The online world and covid-19 has a relevance for counter-terrorism; as schools and universities were locked down from Easter to September, not only did the flow of intelligence about possible radicalisation to the UK authorities (under the legal ‘Prevent’ duty) dry up, it begged the question whether some people were influenced by online propaganda they picked up online (concerned parents and friends can click here for official advice). The radicalisation, it was made clear, could be extreme right-wing, or ISIS; counter-terror police are investigating, and preventing terror acts, by the extreme right besides Islamists.

While the UK has not seen attacks on the scale of 2017 since, Consec was told not to be complacent – for one thing, the methods of the attackers of 2017 were low-sophistication, by individuals rather than groups (the Westminster Bridge, Manchester Arena, London Bridge, Finsbury Park mosque and Parsons Green attackers were not known to each other) using knives, vehicles as weapons, or home-made explosive devices; total cost of the tools in all cases, only in the thousands of pounds. In other words, little except radicalised motivation stands in the way of more plots and attempted attacks, for police to counter; as they are doing.

A connection between the two topics was that on the plate of UK counter-terror police is also such ‘hostile state acts’ as the Salisbury and Amesbury poisonings; besides war crimes; Official Secrets Act investigations; and counter-espionage – a wider remit than many might appreciate.

These are the background to doing business; how is a business, whether on a high street or office or campus-based, to be resilient – whose staff may be travelling and need to be accounted for, whose buildings may be in the vicinity of an incident, or whose supply chains may be affected. Consec heard the case for resilience bringing corporate security and business continuity, and indeed incident reporting (from flood or fire to armed robbery to Streatham high street-like acts of terror) and whistle-blowing, under one umbrella. That besides allows a security-resilience department to make the case for its very indispensability, given that in covid conditions a business may be looking to cut budget. Such tools for a resilience business are, in a word, apps that allow reporting and spreading of good practice (handy also in a crisis to push out authoritative statements, rather than leave employees and customers to turn to the internet and social media for disinformation). The official and still developing ACT app (as launched in March) was hailed.

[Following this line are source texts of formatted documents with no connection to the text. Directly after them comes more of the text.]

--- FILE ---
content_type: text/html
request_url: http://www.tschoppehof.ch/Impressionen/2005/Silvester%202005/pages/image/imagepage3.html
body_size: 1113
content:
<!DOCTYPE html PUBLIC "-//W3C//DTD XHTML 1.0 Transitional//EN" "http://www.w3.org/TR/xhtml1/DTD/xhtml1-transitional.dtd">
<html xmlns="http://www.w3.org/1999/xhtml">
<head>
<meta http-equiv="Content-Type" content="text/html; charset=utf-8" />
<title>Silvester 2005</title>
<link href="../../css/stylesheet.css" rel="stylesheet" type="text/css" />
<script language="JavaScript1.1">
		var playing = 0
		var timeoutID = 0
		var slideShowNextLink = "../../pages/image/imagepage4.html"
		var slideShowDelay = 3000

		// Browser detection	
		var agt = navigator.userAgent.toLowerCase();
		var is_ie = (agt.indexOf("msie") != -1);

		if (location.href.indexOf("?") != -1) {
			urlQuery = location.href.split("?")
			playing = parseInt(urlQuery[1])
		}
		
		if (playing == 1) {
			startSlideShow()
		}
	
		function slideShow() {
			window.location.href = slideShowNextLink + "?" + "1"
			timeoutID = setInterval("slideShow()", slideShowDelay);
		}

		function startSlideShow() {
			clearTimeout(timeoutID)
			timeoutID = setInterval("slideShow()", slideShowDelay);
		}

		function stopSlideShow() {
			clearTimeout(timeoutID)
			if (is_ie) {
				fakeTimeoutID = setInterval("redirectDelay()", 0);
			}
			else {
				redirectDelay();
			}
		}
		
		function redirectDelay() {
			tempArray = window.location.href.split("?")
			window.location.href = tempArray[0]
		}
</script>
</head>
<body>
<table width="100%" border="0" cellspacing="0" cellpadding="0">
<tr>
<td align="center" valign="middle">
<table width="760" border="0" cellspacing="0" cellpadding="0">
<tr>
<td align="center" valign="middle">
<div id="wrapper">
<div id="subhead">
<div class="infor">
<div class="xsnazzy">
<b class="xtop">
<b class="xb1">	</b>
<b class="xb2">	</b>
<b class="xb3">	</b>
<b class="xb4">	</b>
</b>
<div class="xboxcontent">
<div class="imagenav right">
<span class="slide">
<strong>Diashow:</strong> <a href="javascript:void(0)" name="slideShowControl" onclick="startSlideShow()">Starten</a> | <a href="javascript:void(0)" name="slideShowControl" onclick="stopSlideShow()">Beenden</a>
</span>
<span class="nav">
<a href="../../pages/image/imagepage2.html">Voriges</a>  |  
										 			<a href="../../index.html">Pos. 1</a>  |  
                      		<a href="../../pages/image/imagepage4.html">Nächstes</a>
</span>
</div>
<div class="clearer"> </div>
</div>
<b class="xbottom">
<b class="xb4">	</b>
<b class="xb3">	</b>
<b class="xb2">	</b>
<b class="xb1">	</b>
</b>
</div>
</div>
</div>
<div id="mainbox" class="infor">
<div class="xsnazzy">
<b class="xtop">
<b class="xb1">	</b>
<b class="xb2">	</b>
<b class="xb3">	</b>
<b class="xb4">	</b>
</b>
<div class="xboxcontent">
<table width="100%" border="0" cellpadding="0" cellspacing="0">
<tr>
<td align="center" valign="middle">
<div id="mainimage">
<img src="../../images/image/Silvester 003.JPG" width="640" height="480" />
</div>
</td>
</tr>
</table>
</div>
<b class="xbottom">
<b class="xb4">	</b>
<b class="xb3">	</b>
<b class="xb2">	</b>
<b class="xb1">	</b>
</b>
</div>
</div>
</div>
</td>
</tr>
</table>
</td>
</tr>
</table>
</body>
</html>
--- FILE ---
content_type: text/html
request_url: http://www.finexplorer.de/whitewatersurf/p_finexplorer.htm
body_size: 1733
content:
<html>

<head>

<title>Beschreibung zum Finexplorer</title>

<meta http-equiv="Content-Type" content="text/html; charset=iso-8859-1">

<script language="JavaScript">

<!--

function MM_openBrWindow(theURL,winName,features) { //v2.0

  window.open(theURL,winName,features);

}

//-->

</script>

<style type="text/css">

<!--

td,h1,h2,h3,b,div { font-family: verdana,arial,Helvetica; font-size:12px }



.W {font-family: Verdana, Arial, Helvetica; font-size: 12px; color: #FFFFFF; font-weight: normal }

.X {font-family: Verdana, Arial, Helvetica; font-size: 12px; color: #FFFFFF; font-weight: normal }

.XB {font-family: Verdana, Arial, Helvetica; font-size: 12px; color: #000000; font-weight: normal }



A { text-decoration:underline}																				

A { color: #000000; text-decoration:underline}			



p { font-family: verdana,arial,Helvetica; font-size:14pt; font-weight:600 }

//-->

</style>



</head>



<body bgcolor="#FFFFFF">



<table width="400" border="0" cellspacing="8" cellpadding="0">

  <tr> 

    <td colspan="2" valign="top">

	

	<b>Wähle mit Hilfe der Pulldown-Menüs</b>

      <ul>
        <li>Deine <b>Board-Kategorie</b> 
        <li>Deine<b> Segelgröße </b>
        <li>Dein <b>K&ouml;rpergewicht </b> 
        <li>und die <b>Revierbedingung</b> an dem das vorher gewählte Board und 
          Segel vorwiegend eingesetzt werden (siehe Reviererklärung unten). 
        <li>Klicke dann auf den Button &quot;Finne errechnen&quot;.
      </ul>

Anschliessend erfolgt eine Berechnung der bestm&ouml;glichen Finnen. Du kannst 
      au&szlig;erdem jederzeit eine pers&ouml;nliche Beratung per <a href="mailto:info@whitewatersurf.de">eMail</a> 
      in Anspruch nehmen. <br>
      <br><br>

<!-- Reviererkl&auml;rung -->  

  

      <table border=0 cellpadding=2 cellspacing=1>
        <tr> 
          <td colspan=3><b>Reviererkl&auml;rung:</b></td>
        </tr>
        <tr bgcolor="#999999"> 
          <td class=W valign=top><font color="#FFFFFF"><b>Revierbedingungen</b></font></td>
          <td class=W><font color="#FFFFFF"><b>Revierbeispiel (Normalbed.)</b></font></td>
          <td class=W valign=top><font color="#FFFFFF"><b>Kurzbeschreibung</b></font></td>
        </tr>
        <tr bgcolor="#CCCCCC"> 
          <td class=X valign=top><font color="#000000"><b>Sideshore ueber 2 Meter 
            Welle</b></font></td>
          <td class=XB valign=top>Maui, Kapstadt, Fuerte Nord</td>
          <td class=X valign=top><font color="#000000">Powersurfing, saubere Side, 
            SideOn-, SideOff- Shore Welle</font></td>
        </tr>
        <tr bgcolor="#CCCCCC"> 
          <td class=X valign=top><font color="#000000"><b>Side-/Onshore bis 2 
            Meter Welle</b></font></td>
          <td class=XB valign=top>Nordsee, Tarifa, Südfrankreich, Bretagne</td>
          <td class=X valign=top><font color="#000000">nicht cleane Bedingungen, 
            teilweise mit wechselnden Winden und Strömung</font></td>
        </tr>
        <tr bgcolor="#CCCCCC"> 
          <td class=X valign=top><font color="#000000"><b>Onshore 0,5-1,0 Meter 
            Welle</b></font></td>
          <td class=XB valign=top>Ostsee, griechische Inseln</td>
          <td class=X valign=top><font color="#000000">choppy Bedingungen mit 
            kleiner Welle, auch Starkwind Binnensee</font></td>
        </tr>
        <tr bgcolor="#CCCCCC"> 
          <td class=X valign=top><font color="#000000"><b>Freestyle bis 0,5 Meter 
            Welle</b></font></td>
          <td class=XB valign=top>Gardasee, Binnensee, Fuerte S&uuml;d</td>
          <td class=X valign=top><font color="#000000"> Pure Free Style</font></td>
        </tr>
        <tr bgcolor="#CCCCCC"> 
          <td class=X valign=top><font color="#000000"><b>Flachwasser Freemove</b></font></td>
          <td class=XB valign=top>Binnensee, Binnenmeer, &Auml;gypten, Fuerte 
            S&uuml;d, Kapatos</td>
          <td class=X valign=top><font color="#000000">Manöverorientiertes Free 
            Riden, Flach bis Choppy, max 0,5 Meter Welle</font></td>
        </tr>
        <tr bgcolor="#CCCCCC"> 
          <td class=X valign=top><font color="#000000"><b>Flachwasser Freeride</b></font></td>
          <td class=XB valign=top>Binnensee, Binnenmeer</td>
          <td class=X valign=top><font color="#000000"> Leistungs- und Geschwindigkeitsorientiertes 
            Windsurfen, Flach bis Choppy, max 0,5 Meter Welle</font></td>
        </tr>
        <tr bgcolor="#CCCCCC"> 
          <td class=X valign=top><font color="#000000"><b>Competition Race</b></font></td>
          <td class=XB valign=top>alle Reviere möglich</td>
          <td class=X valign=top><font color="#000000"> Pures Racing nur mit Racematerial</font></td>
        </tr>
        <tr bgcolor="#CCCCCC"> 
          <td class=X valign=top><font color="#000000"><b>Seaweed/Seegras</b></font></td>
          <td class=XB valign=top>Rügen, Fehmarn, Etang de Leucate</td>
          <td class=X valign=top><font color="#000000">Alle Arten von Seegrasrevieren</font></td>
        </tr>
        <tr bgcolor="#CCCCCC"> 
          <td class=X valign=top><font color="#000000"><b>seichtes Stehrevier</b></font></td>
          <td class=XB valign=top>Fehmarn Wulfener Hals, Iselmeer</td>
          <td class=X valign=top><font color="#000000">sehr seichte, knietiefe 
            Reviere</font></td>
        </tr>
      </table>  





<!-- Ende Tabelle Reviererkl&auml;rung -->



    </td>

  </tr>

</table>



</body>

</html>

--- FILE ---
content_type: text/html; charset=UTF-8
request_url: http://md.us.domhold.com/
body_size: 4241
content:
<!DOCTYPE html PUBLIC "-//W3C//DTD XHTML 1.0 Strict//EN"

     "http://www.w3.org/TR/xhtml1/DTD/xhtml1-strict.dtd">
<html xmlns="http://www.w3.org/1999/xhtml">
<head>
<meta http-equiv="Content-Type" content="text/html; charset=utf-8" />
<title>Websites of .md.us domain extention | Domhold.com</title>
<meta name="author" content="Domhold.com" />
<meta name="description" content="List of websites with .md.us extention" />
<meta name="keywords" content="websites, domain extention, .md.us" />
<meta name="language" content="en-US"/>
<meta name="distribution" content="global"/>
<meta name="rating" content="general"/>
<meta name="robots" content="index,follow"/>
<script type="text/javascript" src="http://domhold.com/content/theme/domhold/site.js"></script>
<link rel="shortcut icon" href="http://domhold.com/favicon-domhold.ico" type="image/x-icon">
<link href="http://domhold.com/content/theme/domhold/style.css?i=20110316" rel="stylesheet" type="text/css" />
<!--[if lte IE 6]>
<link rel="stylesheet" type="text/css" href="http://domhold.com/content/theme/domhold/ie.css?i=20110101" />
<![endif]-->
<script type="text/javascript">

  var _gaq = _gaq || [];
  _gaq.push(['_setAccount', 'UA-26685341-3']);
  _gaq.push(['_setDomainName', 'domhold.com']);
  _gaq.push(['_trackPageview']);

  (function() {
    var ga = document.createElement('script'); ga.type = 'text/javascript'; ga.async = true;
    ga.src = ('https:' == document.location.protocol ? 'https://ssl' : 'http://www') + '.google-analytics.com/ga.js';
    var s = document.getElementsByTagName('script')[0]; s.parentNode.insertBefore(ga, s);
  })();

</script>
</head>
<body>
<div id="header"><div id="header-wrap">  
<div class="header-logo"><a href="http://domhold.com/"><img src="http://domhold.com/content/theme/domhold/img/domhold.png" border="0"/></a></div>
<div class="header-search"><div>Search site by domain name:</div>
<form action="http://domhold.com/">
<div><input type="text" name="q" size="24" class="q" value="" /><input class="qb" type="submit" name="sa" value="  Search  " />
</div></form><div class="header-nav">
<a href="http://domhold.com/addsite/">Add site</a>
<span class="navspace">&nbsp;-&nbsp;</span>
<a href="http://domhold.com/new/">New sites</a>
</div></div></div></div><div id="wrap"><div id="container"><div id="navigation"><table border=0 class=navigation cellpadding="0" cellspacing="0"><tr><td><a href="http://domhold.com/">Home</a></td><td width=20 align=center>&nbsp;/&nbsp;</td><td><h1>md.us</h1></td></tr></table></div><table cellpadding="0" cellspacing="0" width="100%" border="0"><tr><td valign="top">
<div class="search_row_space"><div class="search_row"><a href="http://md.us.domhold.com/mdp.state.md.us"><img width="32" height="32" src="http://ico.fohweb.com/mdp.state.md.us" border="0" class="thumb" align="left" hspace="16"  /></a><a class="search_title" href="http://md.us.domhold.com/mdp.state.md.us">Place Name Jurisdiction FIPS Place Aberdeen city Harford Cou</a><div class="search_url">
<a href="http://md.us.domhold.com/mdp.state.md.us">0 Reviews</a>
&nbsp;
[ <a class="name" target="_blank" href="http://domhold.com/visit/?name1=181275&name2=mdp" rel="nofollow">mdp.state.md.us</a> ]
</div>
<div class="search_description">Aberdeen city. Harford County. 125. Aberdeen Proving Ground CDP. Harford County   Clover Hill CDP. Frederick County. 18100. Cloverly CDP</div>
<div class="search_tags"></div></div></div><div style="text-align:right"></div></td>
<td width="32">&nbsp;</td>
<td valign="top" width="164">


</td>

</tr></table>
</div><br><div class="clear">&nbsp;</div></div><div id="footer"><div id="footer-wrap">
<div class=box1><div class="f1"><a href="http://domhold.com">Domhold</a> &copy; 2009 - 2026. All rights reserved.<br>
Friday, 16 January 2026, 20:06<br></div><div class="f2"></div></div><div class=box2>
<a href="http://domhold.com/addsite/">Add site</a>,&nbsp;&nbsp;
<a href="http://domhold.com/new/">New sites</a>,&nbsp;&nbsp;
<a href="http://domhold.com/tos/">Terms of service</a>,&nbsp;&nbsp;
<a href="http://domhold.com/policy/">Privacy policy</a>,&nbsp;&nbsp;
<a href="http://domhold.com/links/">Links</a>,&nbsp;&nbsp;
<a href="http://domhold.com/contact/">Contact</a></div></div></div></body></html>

While the case for the security manager and consultant to make themselves the ‘conductor of resilience’ was well-made, and heartfelt, Consec did not come up with all the answers for a safe world; it never can. Cyber risk is if anything greater for remote workers, because each in their homes they do not have workmates physically to turn to, to check about a suspicious email or attachment. Consec did hear of ‘home working fatigue’, that those listening to the event – though attendance was larger than for the usual London physical event, suggesting a larger appetite for such conferences, and a market for hybrid conferences, a physical gathering streamed online, even after the coronavirus recedes.

As Bill Butler summed up, ‘I always go away having learned stuff, and that’s never a bad thing’, which made it possible for the 2020 attenders to feel better for the new experience of Consec, even if, like Bill Butler admitted, we missed seeing one another – and not only the venue coffee and cake. And we parted best not wondering what the topics of Consec 2021 might be.